Why is this happening now? Simple: the Merkel reelection is in the bag, and the EURUSD is too high (recall Adidas’ laments from last week). Furthermore, if the ECB proceeds with another LTRO as many believe it will, it will force the EURUSD even higher, surging from even more unwanted liquidity. So what to do? Why stage a small, contained crisis of course. Such as a bail in by a major Italian bank. The good news for now is that depositors are untouched. Unfortunately, with depositor cash on the wrong end of the (un)secured liability continuum it is only a matter of time before those with uninsured deposits share some of the Cypriot pain. After all, in the brave New Normal insolvent world, “it is only fair.”
Fortunately, it does not appear that this particular bail-in will hit private bank accounts (at least for now), but it does show that European officials are very serious about applying bail-in procedures when a major bank fails.
The New Zealand government has been discussing implementing a “bail-in” system to deal with any future major bank failures. The following comes from a New Zealand news source…
The National Government are pushing a Cyprus-style solution to bank failure in New Zealand which will see small depositors lose some of their savings to fund big bank bailouts, the Green Party said today.

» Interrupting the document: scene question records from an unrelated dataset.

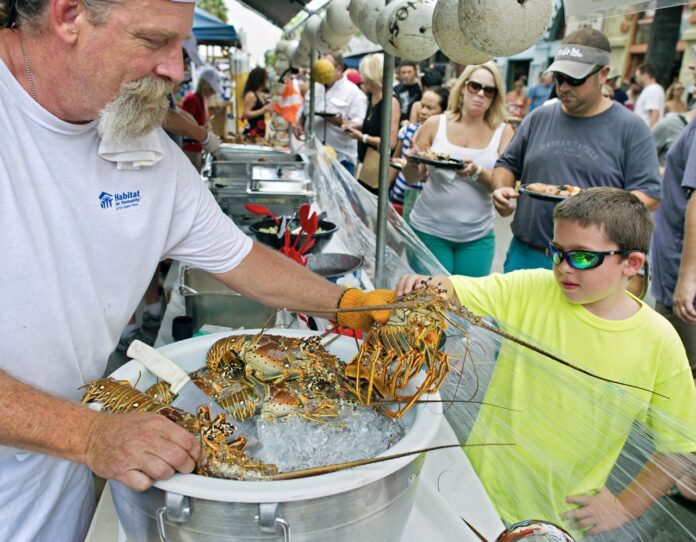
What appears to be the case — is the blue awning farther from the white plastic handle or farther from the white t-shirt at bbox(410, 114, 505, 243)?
the white plastic handle

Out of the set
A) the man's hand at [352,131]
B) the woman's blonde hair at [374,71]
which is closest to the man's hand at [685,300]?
the man's hand at [352,131]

Open Bank Resolution (OBR) is Finance Minister Bill English’s favoured option dealing with a major bank failure. If a bank fails under OBR, all depositors will have their savings reduced overnight to fund the bank’s bail out.
“Bill English is proposing a Cyprus-style solution for managing bank failure here in New Zealand – a solution that will see small depositors lose some of their savings to fund big bank bailouts,” said Green Party Co-leader Dr Russel Norman.
“The Reserve Bank is in the final stages of implementing a system of managing bank failure called Open Bank Resolution. The scheme will put all bank depositors on the hook for bailing out their bank.
“Depositors will overnight have their savings shaved by the amount needed to keep the bank afloat.”
Incredibly, even Canada is moving toward adopting these “bank bail-ins”. In a previous article, I explained that “bail-ins” were even part of the new Canadian government budget…
Cyprus-style “bail-ins” are actually proposed in the new Canadian government budget. When I first heard about this I was quite skeptical, so I went and looked it up for myself. And guess what? It is right there in black and white on pages 144 and 145 of “Economic Action Plan 2013″ which the Harper government has already submitted to the House of Commons. This new budget actually proposes “to implement a ‘bail-in’ regime for systemically important banks” in Canada. “Economic Action Plan 2013″ was submitted on March 21st, which means that this “bail-in regime” was likely being planned long before the crisis in Cyprus ever erupted.
So what does all of this mean for us?
It means that the governments of the world are eyeing our money as part of the solution to any future failures of major banks.
As a result, there is no longer any truly “safe” place to put your money.
One of the best ways to protect yourself is to spread your money around. In other words, don’t put all of your eggs in one basket.
If you have your money a bunch of different places, it is going to be much harder for the government to grab it all.
But if you don’t listen to the warnings and you continue to keep all of your wealth in one giant pile somewhere, don’t be surprised when you get wiped out in a single moment someday.